Record del dataset
%%
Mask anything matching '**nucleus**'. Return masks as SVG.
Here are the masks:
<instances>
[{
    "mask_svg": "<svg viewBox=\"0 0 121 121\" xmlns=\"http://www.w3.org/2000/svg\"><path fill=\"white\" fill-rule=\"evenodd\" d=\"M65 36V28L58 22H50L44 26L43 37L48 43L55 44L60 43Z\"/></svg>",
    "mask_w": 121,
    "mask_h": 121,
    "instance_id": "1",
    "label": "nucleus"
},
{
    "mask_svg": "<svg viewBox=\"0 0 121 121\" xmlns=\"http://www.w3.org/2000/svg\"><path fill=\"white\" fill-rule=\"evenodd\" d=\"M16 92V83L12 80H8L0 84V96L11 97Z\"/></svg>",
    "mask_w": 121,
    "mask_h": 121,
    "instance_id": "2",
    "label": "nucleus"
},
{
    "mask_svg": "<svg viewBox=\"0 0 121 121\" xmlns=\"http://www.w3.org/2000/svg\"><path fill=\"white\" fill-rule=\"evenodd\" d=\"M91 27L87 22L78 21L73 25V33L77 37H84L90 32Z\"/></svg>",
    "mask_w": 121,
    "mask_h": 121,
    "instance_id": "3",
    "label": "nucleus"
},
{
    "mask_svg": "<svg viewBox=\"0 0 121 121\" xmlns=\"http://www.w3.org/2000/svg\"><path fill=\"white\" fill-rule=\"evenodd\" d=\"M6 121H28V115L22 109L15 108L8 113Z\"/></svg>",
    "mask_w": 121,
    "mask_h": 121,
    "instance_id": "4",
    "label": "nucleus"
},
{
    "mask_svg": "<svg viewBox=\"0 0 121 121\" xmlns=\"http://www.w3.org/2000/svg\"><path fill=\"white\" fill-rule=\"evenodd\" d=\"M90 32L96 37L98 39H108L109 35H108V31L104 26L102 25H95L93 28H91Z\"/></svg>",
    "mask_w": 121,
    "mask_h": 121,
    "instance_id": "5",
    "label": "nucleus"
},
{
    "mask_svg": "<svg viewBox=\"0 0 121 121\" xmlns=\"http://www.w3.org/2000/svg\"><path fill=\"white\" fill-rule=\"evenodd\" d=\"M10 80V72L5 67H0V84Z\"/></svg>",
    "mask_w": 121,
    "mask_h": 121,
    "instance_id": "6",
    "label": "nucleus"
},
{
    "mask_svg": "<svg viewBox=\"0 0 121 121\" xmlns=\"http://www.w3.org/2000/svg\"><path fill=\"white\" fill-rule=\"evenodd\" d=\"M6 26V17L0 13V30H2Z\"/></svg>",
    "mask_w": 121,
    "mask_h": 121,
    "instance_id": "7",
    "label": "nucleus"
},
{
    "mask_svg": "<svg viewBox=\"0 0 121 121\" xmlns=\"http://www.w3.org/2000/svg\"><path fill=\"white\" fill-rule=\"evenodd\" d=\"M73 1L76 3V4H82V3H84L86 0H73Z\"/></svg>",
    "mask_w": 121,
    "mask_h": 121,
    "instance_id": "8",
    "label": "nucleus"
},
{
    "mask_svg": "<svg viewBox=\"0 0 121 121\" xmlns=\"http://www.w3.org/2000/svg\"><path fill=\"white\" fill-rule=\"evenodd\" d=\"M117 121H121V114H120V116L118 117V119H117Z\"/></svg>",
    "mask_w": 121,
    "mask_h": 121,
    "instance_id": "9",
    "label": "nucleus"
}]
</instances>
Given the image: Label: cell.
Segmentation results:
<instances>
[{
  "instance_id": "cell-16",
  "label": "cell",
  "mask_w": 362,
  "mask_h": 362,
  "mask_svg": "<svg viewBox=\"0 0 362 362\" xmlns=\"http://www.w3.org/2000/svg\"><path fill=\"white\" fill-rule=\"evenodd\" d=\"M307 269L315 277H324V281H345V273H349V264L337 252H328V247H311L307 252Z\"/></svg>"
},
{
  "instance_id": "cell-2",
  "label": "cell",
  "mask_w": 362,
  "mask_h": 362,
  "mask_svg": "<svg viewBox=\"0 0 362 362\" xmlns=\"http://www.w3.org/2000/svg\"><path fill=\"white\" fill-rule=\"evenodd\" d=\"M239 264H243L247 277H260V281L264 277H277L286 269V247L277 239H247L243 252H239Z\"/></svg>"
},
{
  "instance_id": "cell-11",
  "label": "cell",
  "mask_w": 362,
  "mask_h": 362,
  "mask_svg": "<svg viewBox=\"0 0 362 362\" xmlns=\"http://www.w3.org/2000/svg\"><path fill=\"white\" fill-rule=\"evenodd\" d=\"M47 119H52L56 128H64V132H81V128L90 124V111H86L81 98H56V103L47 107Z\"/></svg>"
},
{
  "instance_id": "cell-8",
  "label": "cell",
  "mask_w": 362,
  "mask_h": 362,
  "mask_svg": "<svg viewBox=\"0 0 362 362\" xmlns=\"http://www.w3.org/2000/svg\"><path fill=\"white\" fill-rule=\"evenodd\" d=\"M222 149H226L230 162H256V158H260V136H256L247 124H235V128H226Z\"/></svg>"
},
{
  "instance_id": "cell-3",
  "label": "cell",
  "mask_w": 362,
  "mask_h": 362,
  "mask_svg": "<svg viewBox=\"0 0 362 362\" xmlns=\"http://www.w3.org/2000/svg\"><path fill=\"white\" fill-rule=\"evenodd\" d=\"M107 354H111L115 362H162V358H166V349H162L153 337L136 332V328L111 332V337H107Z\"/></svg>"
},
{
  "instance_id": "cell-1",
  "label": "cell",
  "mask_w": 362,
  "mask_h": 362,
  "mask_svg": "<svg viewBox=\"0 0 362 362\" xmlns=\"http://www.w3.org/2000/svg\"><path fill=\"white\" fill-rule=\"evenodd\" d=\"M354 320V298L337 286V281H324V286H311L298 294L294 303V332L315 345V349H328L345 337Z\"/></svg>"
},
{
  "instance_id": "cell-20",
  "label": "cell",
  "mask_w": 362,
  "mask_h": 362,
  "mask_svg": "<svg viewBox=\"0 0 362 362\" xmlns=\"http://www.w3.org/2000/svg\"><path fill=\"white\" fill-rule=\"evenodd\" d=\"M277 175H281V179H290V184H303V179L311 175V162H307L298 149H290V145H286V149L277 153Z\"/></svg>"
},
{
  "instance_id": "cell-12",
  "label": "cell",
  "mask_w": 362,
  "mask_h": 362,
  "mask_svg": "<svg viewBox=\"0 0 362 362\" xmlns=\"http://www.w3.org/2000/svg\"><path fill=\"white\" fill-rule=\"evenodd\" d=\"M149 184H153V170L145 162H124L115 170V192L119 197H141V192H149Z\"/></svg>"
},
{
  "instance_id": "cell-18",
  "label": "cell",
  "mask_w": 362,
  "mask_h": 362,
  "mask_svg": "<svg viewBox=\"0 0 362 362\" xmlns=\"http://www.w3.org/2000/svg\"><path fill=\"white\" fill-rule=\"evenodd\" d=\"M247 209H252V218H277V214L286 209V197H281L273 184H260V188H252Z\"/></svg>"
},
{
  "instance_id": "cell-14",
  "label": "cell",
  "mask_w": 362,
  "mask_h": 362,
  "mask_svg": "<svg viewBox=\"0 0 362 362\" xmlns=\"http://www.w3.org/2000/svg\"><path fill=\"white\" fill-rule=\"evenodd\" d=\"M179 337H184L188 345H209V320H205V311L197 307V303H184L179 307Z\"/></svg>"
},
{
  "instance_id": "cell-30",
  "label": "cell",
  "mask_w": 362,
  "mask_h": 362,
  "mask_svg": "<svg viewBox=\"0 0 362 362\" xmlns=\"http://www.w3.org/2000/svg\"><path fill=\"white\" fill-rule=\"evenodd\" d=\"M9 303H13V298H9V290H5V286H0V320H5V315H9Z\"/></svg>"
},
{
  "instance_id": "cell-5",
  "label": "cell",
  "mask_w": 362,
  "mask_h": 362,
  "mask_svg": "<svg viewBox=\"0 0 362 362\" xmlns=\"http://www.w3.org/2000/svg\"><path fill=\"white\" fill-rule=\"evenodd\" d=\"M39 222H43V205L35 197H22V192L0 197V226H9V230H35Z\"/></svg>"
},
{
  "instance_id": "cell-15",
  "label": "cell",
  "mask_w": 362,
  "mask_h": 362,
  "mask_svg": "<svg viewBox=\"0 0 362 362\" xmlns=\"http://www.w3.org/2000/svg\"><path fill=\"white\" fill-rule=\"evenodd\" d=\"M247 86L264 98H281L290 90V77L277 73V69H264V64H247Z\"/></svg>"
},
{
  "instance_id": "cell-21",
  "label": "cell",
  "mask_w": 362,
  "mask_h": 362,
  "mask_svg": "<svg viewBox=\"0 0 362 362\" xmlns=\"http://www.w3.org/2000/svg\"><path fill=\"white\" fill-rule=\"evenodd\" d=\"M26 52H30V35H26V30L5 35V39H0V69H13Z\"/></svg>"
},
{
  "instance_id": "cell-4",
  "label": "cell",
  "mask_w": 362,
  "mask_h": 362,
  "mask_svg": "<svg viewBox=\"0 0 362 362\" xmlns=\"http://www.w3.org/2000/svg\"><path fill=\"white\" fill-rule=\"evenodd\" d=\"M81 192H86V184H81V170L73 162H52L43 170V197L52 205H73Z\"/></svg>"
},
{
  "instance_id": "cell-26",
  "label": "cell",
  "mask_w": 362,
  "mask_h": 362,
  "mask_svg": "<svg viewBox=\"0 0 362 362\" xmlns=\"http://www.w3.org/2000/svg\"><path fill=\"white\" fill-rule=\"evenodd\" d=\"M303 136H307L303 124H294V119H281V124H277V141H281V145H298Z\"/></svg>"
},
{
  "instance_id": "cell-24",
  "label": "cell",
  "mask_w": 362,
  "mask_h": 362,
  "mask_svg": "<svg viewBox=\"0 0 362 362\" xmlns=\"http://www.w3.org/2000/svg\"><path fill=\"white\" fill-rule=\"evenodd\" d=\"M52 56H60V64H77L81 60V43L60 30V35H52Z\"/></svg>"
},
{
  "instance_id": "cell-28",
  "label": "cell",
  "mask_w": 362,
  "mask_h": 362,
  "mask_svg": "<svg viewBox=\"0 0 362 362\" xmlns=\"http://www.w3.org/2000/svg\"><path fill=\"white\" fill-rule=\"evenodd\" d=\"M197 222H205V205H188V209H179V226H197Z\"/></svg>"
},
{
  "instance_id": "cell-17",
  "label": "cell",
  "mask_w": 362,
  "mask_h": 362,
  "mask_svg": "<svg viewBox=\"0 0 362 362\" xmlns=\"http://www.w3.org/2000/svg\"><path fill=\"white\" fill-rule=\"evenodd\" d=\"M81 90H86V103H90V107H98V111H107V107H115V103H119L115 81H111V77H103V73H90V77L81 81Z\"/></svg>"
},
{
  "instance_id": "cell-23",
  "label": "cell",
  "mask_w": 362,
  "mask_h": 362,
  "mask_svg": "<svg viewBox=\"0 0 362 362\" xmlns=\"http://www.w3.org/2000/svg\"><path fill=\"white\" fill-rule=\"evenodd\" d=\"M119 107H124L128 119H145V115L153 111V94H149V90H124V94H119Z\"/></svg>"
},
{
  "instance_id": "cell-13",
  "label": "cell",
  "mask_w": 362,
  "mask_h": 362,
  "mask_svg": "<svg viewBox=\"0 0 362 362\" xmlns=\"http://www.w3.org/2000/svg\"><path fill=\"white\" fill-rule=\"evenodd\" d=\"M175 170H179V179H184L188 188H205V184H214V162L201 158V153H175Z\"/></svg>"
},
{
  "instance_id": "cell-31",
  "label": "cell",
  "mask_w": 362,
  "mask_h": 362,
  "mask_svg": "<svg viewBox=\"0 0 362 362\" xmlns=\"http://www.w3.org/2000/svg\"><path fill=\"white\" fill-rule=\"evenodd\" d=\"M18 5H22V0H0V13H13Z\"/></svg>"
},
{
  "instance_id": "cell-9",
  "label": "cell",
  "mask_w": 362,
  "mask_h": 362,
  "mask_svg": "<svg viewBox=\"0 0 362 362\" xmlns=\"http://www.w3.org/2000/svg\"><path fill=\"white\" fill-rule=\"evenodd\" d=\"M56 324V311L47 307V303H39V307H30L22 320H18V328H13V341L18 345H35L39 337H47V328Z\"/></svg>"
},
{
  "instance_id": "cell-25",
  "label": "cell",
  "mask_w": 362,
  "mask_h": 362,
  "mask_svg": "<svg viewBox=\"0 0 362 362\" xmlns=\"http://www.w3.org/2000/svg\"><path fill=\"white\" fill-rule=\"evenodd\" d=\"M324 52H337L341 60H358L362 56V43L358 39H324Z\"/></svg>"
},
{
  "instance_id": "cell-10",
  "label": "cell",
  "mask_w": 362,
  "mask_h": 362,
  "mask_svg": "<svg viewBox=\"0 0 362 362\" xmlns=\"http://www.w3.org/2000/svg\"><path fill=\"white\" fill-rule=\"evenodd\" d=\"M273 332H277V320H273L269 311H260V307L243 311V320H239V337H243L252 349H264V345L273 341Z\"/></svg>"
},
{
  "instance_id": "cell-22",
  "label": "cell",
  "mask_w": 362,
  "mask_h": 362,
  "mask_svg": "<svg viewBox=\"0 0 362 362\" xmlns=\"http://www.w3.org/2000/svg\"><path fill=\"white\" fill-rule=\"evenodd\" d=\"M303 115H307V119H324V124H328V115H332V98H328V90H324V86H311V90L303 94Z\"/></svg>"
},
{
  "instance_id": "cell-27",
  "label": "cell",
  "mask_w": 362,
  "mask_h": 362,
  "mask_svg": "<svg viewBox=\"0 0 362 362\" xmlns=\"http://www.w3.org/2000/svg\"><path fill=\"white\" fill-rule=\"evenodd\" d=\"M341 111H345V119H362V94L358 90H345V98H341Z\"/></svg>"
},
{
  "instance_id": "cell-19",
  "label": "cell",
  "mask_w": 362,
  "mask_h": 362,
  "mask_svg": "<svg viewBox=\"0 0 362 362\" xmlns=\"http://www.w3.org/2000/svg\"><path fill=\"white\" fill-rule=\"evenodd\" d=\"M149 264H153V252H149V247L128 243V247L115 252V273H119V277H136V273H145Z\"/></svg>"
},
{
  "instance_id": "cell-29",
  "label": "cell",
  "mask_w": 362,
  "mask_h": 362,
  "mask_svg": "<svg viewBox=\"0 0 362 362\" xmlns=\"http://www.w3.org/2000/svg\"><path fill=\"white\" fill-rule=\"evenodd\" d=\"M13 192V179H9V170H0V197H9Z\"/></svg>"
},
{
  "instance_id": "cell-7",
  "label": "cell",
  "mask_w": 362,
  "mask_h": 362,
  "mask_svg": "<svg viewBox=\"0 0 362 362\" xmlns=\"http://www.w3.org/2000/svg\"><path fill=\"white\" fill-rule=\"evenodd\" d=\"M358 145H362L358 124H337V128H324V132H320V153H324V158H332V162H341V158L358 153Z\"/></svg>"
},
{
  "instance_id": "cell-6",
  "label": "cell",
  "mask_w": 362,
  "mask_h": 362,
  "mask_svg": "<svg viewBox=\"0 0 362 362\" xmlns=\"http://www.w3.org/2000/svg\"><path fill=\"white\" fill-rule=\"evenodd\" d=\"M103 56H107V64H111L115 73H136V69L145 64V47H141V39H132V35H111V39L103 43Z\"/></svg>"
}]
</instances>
%%
Ripeta senza alcuna modifica le righe dei record che partono dall'inizio e terminano con la riga contenente "36V28L58 22H50L44 26L43", quest'ultima compresa.

◆ RISULTATO ◆
Mask anything matching '**nucleus**'. Return masks as SVG.
Here are the masks:
<instances>
[{
    "mask_svg": "<svg viewBox=\"0 0 121 121\" xmlns=\"http://www.w3.org/2000/svg\"><path fill=\"white\" fill-rule=\"evenodd\" d=\"M65 36V28L58 22H50L44 26L43 37L48 43L55 44L60 43Z\"/></svg>",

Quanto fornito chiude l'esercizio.